WHAT THE TASK ASKS:
Keep to one stretch of the data below, the lines from the one with "body_size: 159" up to and including the one with "CookieDeclaration.InjectCookieDeclaration('Error: The domain", and return that stretch exactly.

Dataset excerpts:
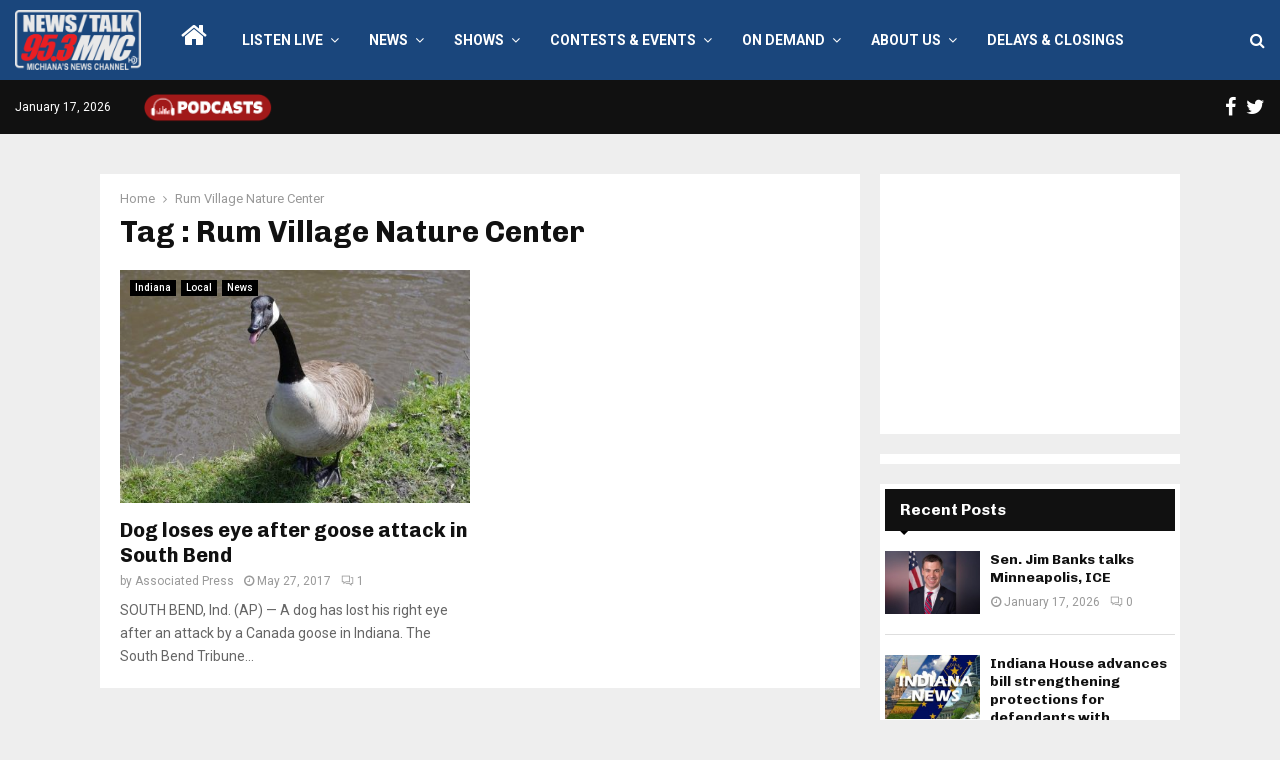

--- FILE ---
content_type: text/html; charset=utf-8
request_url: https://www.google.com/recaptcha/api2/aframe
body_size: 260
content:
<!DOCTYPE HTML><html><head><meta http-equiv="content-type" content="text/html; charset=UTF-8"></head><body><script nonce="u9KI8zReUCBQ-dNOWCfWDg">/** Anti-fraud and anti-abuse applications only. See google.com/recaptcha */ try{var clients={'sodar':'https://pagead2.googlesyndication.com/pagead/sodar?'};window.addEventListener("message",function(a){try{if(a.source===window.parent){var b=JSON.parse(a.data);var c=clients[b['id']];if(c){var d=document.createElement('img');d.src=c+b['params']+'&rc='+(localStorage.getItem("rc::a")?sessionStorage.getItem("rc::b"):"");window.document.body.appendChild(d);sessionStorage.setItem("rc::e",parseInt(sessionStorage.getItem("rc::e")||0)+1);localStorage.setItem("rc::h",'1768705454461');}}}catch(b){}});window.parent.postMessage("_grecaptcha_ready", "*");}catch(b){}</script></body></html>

---

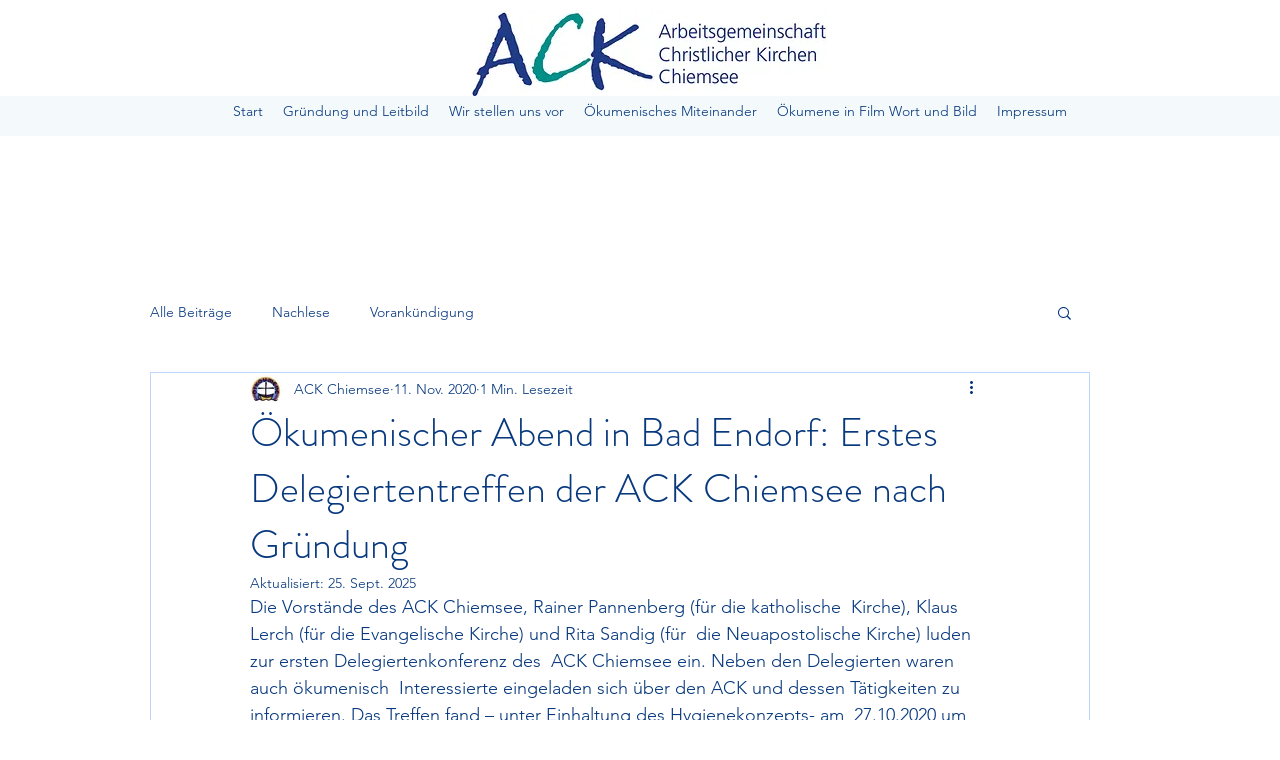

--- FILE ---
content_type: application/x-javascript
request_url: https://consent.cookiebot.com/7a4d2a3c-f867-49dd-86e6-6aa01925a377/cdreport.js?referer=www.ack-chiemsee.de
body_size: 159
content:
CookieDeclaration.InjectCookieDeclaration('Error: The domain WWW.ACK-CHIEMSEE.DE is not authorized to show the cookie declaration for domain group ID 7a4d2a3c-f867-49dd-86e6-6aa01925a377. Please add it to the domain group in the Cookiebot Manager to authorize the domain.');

==

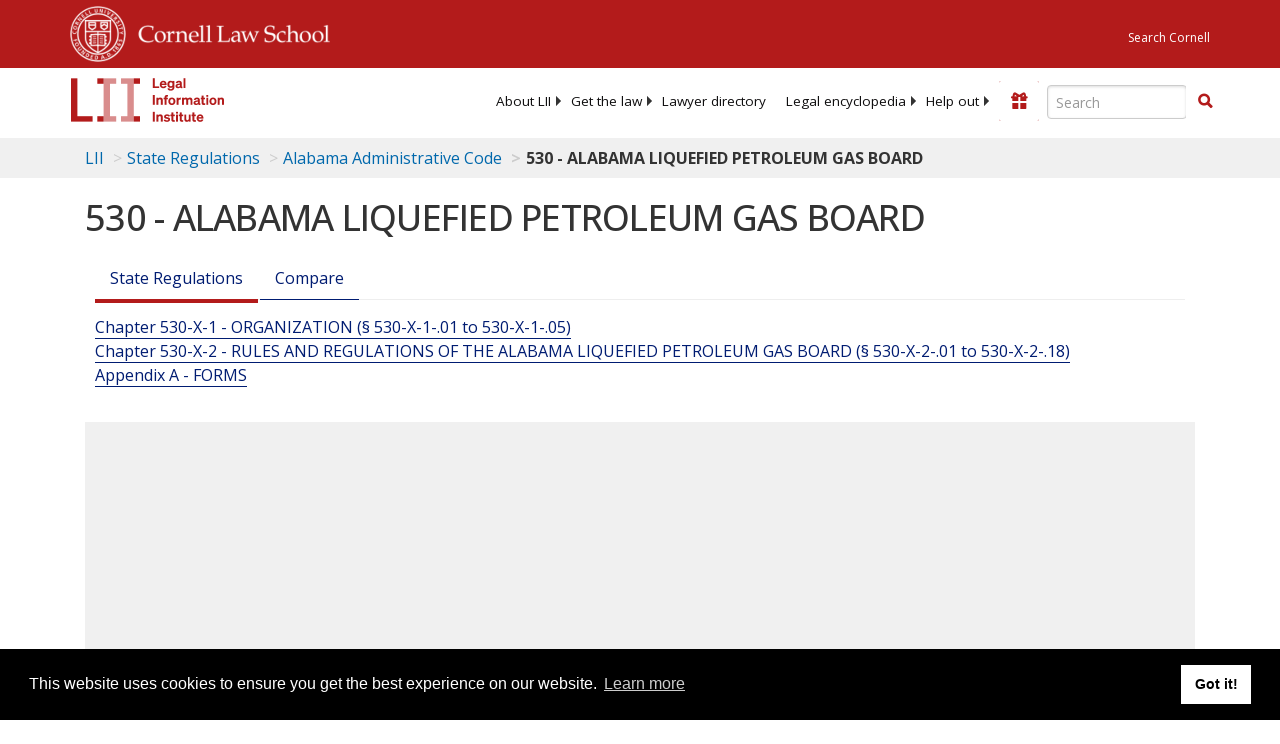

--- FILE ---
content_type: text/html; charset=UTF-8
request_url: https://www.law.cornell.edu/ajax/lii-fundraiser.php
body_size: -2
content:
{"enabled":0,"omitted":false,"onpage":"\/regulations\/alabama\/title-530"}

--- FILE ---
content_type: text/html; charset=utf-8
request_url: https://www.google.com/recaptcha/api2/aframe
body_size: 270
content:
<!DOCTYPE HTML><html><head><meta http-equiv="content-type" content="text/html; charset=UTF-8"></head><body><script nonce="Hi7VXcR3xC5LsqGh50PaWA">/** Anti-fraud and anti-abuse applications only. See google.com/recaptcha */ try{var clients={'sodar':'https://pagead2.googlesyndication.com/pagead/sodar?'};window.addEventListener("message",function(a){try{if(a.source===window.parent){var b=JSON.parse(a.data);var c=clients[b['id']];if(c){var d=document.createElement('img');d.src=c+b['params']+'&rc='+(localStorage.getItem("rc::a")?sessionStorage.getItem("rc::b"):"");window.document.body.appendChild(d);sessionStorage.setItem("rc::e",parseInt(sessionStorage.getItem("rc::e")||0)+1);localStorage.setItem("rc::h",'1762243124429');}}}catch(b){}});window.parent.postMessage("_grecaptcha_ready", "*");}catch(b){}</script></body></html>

SOLUTION FOR THIS EXERCISE:
body_size: 159
content:
CookieDeclaration.InjectCookieDeclaration('Error: The domain WWW.ACK-CHIEMSEE.DE is not authorized to show the cookie declaration for domain group ID 7a4d2a3c-f867-49dd-86e6-6aa01925a377. Please add it to the domain group in the Cookiebot Manager to authorize the domain.');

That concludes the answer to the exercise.